-- begin Text excerpt --

Joshua Barney

Joshua Barney (6 July 1759 – 1 December 1818) was an American Navy officer who served in the Continental Navy during the Revolutionary War. He later achieved the rank of commodore in the United States Navy and also served in the War of 1812.[1]

Joshua Barney
Born(1759-07-06)6 July 1759
Baltimore, Province of Maryland
Died10 December 1818(1818-12-10) (aged 59)
Pittsburgh, Pennsylvania, U.S.
Allegiance United States
 France
Service/branch Continental Navy
 French Navy
 United States Navy
Years of service1776–1792/1802-1818 (USA)
1792-1802 (France)
Rank Commodore (USA)
Captain (France)
Battles/wars

Early life and family

He was born in Baltimore.

He went to sea in 1771 at the age of 12.[2] In 1775, he served as second-in-command to his brother-in-law aboard a merchant ship bound for Europe; after his brother-in-law died, he assumed command and sailed the ship to Nice.[2]

Barney married twice, and had children with both wives.[2] While on his way to Kentucky, where he planned to retire, he died in Pittsburgh.[1] His widow Harriet settled in Kentucky with their three children.[2]

His grandson Joseph Nicholson Barney was also a United States Navy (and Confederate States Navy) officer.

Revolutionary War

Barney served in the Continental Navy beginning in February 1776, as master's mate of Hornet where he took part in Commodore Esek Hopkins's raid on New Providence. Later he served aboard Wasp and was promoted to the rank of lieutenant for gallantry in the action between Wasp and a British brig, the tender Betsey. While serving on Andrew Doria he took a prominent part in the defense of the Delaware River.[1][3]

Barney was taken prisoner and exchanged several times. In 1779, he was again taken prisoner and imprisoned in Old Mill Prison, Plymouth, England, until his escape in 1781.[1] He wrote an account of this in The Memoirs of Commodore Barney, published in Boston in 1832.

-- end Text excerpt --
-- begin Supplied information --

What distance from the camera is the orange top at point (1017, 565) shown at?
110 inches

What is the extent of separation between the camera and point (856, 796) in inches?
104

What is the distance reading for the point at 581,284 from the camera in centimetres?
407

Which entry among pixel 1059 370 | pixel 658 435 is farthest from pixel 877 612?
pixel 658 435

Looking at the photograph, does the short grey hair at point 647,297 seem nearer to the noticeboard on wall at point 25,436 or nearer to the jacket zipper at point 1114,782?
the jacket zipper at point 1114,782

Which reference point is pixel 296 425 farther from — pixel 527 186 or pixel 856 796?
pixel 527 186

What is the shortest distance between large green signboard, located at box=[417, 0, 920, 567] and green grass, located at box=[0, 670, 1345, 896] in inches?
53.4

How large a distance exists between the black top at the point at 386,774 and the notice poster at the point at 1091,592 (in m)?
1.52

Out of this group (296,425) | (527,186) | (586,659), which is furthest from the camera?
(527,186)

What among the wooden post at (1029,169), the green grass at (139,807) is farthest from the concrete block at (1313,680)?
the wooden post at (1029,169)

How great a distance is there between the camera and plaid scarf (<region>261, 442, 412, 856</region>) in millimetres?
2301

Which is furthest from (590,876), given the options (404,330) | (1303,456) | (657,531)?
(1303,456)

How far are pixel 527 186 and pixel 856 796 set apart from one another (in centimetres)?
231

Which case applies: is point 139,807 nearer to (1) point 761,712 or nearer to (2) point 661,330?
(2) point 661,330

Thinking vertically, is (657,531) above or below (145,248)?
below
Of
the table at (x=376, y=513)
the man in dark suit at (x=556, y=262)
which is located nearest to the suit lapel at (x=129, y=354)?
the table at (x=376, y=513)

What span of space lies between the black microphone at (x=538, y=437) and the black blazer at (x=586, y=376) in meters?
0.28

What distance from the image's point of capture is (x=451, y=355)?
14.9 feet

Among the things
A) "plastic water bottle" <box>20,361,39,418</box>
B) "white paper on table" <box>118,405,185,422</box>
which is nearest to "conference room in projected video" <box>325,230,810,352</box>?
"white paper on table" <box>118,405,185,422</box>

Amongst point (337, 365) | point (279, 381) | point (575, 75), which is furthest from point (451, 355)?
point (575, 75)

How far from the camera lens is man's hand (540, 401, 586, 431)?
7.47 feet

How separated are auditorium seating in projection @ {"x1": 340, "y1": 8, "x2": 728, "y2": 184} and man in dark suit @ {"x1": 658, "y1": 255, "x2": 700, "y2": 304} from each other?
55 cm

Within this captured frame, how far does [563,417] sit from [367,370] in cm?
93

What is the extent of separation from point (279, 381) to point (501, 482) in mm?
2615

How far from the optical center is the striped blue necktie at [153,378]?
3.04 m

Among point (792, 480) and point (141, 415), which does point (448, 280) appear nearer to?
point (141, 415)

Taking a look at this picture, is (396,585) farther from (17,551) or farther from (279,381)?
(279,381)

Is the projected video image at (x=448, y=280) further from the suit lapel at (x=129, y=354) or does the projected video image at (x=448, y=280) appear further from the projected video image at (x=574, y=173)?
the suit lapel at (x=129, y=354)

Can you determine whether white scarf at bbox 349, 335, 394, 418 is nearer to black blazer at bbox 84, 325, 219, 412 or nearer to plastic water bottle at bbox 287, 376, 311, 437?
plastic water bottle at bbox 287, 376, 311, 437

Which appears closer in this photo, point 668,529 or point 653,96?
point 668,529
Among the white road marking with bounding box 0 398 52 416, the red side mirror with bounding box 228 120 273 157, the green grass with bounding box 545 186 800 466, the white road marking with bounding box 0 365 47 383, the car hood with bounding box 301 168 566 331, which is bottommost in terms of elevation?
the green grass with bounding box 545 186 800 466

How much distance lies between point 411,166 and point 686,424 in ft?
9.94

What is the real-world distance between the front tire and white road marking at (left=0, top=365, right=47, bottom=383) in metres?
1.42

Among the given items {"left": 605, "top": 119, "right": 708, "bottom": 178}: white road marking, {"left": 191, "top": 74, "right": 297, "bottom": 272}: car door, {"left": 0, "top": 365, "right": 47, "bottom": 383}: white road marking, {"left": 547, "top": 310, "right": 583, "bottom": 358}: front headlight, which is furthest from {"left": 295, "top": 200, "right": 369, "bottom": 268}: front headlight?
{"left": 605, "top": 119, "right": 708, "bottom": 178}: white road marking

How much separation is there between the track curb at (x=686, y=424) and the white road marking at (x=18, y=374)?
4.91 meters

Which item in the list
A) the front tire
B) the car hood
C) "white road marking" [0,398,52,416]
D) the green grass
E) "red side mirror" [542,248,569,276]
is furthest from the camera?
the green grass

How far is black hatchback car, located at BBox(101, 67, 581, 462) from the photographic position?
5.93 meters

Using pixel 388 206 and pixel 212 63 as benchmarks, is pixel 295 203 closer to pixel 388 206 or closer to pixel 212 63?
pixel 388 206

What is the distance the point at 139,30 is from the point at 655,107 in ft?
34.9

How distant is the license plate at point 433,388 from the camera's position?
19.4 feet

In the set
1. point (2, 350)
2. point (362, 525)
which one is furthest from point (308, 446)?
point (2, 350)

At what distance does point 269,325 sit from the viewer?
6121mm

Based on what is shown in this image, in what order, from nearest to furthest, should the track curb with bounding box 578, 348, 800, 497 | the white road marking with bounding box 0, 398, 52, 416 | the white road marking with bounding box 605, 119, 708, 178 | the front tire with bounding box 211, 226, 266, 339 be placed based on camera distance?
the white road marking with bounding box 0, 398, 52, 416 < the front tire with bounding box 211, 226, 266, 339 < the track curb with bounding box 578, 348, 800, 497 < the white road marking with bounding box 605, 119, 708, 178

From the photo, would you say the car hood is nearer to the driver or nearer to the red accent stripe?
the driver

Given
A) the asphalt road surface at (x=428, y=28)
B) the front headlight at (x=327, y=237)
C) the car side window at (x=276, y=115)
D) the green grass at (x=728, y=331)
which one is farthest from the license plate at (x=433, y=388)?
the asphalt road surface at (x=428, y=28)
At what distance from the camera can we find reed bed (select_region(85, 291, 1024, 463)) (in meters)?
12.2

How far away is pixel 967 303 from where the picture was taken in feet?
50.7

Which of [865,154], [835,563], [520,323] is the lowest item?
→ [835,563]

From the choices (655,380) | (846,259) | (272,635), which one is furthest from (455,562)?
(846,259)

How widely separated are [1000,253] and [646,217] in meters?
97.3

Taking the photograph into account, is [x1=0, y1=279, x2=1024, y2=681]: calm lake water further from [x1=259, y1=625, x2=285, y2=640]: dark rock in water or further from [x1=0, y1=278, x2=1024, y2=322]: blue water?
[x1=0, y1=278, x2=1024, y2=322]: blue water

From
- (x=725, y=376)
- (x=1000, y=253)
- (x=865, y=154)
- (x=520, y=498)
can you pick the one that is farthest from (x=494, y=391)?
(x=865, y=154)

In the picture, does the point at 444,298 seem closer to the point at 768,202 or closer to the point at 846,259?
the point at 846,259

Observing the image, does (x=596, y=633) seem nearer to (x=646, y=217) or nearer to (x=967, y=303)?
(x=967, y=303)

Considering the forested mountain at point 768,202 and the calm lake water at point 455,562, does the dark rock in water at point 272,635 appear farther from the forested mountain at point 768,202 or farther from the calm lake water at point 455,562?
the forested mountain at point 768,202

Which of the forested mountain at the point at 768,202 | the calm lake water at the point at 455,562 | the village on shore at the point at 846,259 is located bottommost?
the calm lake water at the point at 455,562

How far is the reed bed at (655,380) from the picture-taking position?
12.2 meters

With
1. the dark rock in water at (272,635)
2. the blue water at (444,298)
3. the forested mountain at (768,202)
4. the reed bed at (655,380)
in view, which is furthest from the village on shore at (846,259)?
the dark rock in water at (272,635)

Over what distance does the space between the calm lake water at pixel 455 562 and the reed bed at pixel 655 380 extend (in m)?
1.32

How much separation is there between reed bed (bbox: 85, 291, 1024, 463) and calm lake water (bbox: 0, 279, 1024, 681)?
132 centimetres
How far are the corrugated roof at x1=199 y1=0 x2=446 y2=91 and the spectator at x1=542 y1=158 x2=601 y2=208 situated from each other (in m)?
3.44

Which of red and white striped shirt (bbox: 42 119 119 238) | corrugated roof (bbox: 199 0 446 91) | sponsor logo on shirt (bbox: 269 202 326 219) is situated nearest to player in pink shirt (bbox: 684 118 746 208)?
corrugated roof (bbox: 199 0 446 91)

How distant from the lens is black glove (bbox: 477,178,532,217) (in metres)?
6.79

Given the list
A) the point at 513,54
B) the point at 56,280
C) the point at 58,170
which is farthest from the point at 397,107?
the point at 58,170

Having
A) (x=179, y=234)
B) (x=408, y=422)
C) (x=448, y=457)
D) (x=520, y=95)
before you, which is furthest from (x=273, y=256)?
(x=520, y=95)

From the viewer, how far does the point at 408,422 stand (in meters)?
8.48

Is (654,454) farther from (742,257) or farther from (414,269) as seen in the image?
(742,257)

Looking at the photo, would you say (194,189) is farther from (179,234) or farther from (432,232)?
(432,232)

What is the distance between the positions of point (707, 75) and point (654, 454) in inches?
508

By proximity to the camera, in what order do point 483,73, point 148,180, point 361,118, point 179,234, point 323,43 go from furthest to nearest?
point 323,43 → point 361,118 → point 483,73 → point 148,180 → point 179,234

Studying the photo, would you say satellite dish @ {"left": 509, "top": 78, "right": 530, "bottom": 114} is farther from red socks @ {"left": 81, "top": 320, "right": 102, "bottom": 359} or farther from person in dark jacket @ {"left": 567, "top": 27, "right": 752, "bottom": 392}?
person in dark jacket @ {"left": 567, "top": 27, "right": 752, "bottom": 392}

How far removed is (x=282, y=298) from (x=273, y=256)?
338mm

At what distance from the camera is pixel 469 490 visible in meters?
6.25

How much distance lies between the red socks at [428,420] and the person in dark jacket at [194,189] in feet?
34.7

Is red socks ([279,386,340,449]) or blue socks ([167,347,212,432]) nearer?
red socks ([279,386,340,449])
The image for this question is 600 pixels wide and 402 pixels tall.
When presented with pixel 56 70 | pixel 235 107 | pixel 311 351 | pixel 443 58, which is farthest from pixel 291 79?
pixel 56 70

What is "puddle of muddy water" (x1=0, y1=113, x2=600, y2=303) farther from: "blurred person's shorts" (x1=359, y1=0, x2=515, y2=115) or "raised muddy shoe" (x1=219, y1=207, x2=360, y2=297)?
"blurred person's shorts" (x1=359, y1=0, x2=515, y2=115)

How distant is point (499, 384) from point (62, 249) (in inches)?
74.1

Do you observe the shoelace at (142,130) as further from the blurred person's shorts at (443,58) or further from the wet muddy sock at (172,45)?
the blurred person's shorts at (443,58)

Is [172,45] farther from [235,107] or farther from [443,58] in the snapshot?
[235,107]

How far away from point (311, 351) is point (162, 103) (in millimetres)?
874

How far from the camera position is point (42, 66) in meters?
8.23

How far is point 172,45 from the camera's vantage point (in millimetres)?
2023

-- end Supplied information --

◆ **Task details**
Reproduce the passage of the Joshua Barney biography above word for word, from "Joshua Barney (6" up to and including "Pittsburgh, Pennsylvania, U.S.".

◆ **Response to this task**
Joshua Barney (6 July 1759 – 1 December 1818) was an American Navy officer who served in the Continental Navy during the Revolutionary War. He later achieved the rank of commodore in the United States Navy and also served in the War of 1812.[1]

Joshua Barney
Born(1759-07-06)6 July 1759
Baltimore, Province of Maryland
Died10 December 1818(1818-12-10) (aged 59)
Pittsburgh, Pennsylvania, U.S.